Recurring Services Revenue: Some companies include recurring services in ARR, but tread carefully and be explicit about what you are including. Investors will want to understand if services revenue is scalable, whether it renews at similar rates to your software revenue, and the margin profile.
POCs (Proof of Concepts & Pilots): Tempting as it may be, avoid including POCs in your ARR. Investors discount these heavily since conversion from POC to full contract isn’t guaranteed. If you run a structured POC program (e.g., 80% convert to annual contracts), share that conversion data instead.
Presenting This in Fundraising
Be Clear About Your Revenue Mix: Investors appreciate transparency. If you have multiple revenue streams, break them out:
Subscription ARR: $X
Transaction Revenue: $Y (calculated as trailing 3-month average * 4)
Services Revenue: $Z
Show Trends, Not Just a Snapshot: Instead of just reporting a single ARR number, show how your ARR, CARR, and transactional revenue have trended over the past 6–12 months.

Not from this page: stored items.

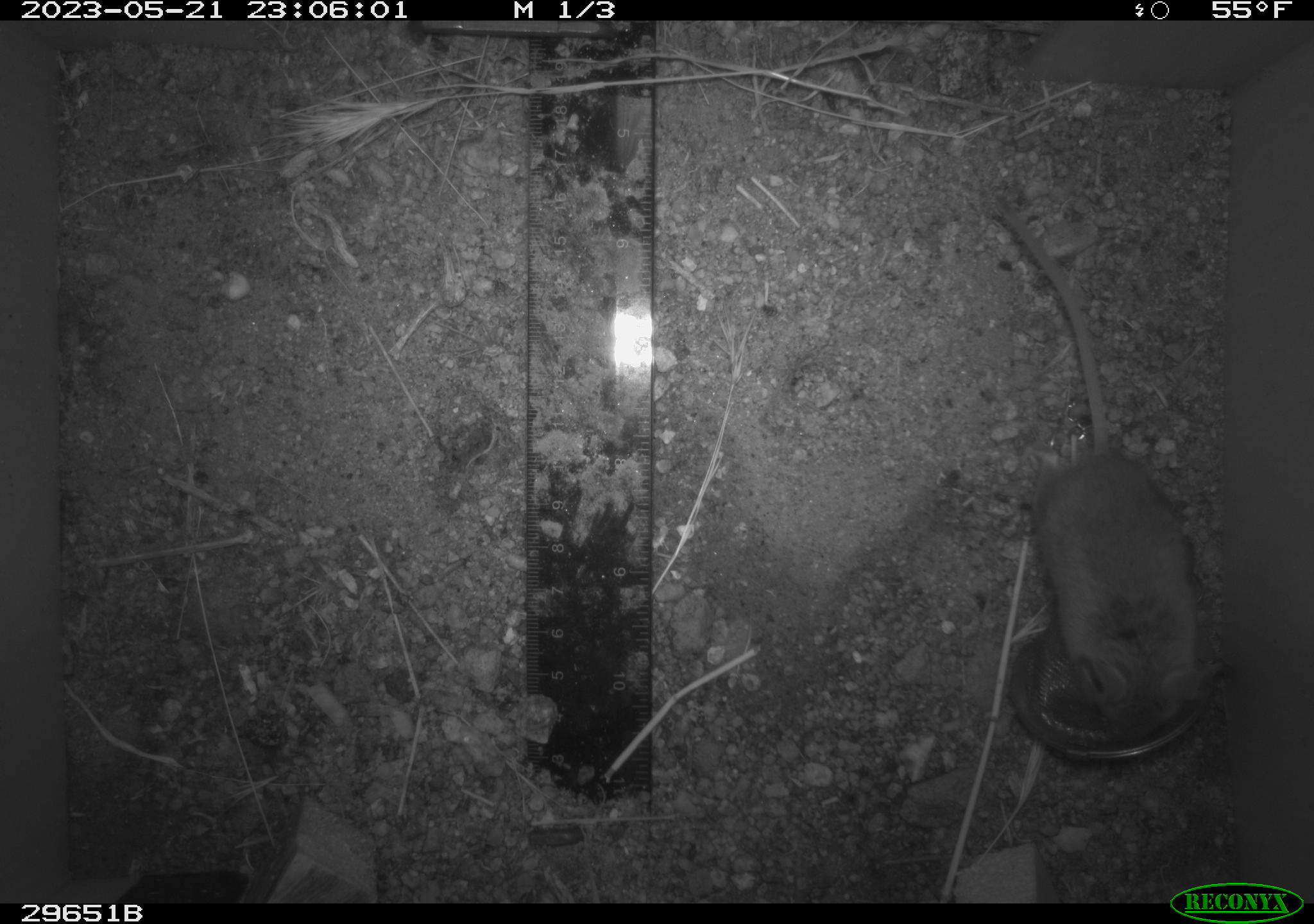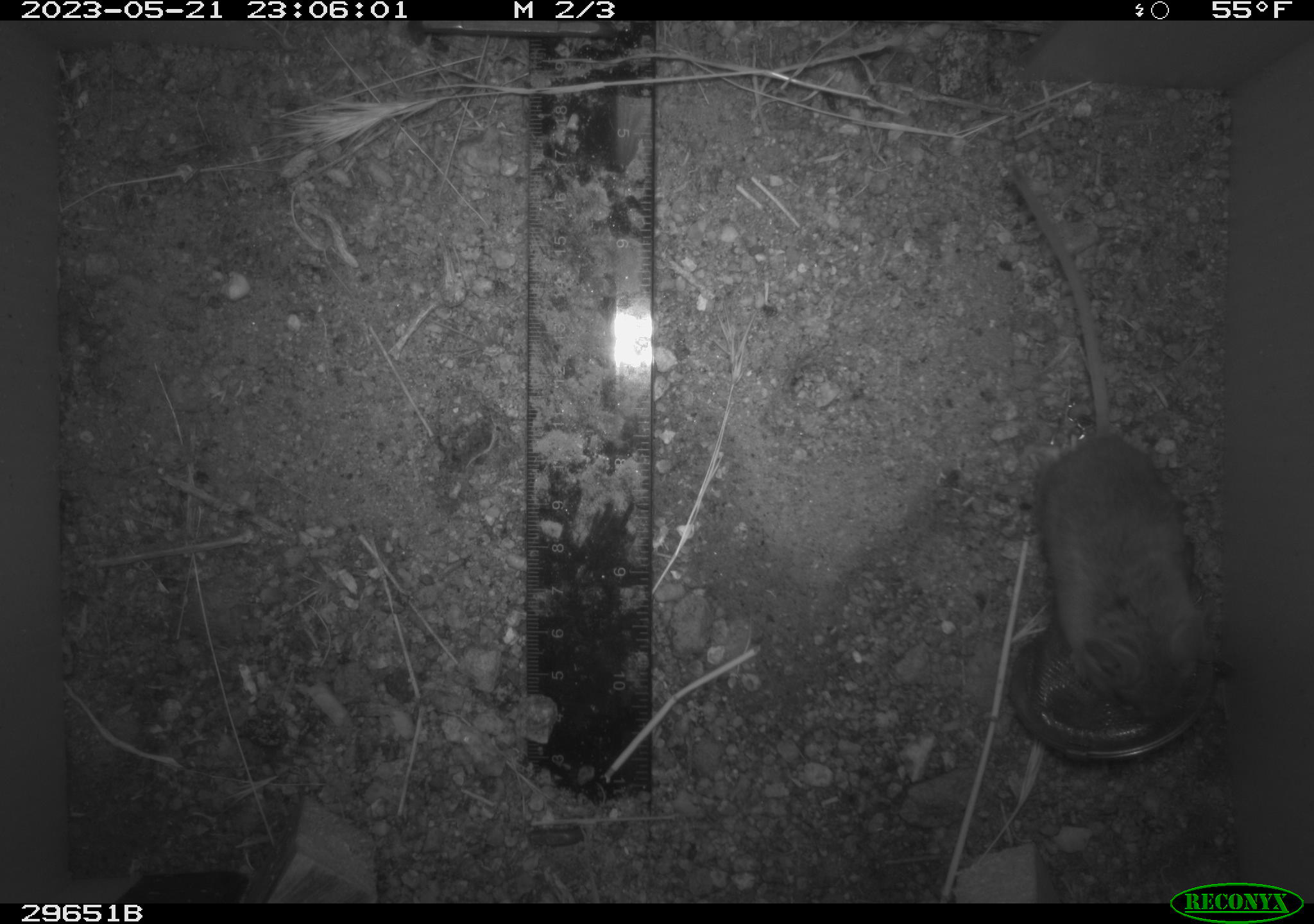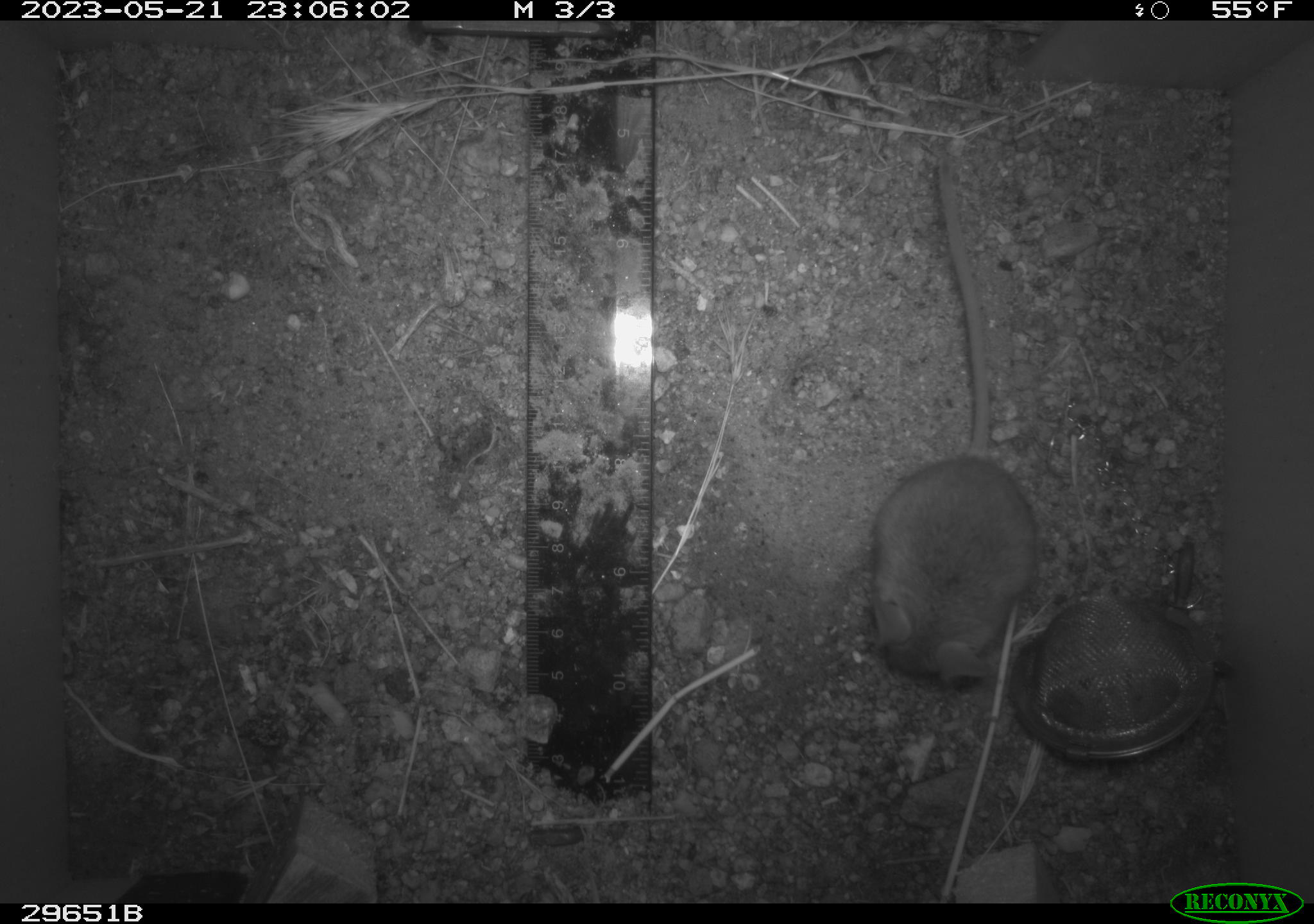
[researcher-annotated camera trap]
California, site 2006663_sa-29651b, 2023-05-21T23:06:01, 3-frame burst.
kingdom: Animalia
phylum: Chordata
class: Mammalia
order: Rodentia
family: Cricetidae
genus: Peromyscus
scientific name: Peromyscus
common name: deer mice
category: peromyscus species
Peromyscus species (deer mice) (Peromyscus).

Be Ready to Explain Seasonality: If you have seasonal swings in transaction revenue, highlight them proactively. Investors don’t like surprises, and explaining seasonality upfront builds trust.
At the end of the day, investors want to understand the health and predictability of your revenue. If your business has complexity in its revenue model, that’s okay—just be clear in how you present it.